茶の準備を粛々と行う侍女を横目に見ながら、今日知った事実を反芻する。
私は皇太子。本名はネレウス。ここはベルフィルド帝国。
知ってしまったからには、今までのように安穏と暮らしていくわけにはいかんな。
前世でも近代までは王位継承権は戦争の火種となっていたのだ。
しかもここはエルフも魔法も、あるんだよ的なファンタジー世界。社会情勢をひっくり返すような事象は前世より多い…気がする。
サーブされた茶を一口すする。
…ティーセットは完全に欧風なのに、茶はほうじ茶なんだよな。
一昔前、ほうじ茶が高級ではないとされていた時代なら、皇族がほうじ茶なぞ飲んでいたら至高のメニュー屋さんに怒鳴られているところだな。
雰囲気はミスマッチだが…落ち着く。
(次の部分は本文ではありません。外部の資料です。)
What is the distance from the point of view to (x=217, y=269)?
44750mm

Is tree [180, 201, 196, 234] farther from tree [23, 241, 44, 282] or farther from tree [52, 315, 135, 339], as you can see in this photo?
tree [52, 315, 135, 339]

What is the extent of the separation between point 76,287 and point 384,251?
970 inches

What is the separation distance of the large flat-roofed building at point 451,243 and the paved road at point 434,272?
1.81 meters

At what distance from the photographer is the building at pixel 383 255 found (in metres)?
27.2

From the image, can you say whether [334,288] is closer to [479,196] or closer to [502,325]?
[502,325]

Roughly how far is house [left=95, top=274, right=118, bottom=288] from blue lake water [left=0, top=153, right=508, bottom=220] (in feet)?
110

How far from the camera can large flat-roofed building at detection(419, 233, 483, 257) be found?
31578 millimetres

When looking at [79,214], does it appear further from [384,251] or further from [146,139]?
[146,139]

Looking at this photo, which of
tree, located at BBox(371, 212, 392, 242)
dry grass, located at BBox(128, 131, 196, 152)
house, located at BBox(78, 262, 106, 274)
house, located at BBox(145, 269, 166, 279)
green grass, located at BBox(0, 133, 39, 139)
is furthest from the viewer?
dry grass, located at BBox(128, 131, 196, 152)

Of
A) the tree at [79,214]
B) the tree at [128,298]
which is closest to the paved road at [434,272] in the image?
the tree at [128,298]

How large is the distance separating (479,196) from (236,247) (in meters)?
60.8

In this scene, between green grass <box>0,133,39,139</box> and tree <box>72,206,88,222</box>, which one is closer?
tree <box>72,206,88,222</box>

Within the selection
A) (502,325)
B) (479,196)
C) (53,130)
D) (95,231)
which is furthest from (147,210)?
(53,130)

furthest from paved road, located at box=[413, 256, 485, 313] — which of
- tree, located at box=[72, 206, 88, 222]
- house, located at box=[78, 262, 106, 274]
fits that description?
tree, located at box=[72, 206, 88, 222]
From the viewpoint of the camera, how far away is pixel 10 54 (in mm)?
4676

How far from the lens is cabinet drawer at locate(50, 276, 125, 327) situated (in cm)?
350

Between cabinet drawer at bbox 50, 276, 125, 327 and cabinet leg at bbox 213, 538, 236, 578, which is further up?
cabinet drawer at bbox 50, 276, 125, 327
日本人(元)でよかったぁ。
おいしいお茶を楽しみ、将来対策の思考が棚上げになってしまっていたとき、突然ドアがノックもなしに開け放たれ、乳母が駆け込んできた。
突然だったので侍女たちも硬直してしまっていた。
「どうした?乳母よ。そんなにあわてて、そなたらしくもない。なにか大事でもあったか?」
私が4歳の誕生日を迎えてからは私のおつきから異動した乳母。元々の母上の傍仕えに戻っていたはずだが。
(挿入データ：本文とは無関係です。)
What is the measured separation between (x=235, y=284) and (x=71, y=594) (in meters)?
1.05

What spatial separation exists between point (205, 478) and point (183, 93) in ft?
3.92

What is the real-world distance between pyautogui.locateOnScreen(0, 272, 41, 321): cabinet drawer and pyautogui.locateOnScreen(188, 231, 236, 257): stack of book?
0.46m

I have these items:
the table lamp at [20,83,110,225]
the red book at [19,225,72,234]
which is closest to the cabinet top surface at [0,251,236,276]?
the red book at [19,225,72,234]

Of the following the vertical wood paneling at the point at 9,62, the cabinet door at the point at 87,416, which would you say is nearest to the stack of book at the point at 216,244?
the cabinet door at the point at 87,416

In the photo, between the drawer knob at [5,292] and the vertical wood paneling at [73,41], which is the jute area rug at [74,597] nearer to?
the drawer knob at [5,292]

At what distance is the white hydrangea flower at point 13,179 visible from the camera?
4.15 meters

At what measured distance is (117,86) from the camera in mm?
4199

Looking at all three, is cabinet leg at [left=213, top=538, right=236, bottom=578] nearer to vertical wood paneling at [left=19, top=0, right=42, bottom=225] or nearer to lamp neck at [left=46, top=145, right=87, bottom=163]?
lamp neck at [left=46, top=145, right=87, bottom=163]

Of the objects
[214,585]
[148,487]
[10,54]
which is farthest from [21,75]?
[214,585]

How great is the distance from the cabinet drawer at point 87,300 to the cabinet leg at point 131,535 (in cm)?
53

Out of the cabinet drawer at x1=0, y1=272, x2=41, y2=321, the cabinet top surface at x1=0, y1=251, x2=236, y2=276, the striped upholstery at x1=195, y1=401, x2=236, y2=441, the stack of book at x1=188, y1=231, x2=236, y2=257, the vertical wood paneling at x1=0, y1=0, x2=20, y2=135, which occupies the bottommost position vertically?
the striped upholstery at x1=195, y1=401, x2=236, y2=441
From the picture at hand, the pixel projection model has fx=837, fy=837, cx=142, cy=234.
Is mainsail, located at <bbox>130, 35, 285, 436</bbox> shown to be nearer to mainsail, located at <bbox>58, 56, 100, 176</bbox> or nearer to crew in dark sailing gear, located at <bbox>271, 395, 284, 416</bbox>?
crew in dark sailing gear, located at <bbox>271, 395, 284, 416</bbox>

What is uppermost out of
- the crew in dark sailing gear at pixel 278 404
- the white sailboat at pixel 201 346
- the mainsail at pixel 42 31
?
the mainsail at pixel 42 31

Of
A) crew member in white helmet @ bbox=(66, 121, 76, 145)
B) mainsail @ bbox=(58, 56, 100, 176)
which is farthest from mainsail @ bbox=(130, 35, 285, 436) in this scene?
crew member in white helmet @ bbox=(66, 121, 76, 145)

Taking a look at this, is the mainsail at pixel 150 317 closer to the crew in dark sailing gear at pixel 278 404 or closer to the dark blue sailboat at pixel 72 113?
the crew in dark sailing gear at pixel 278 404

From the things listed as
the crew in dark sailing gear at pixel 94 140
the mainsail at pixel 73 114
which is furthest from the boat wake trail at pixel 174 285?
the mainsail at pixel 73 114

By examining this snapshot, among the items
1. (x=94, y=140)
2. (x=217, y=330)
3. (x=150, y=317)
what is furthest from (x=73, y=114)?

「も、申し訳ありませんネル様!ですが、おっしゃる通り大事です!」
むう。生真面目な性格の乳母がこうも取り乱すとは…いったい何があったのだ。
「皇后様が!ご懐妊なされました!弟君か妹君ができたんですよ!おめでとうございます!」
それを聞いた私の頭の中では『継承戦争』という言葉がイルミネーション付きで輝いていた。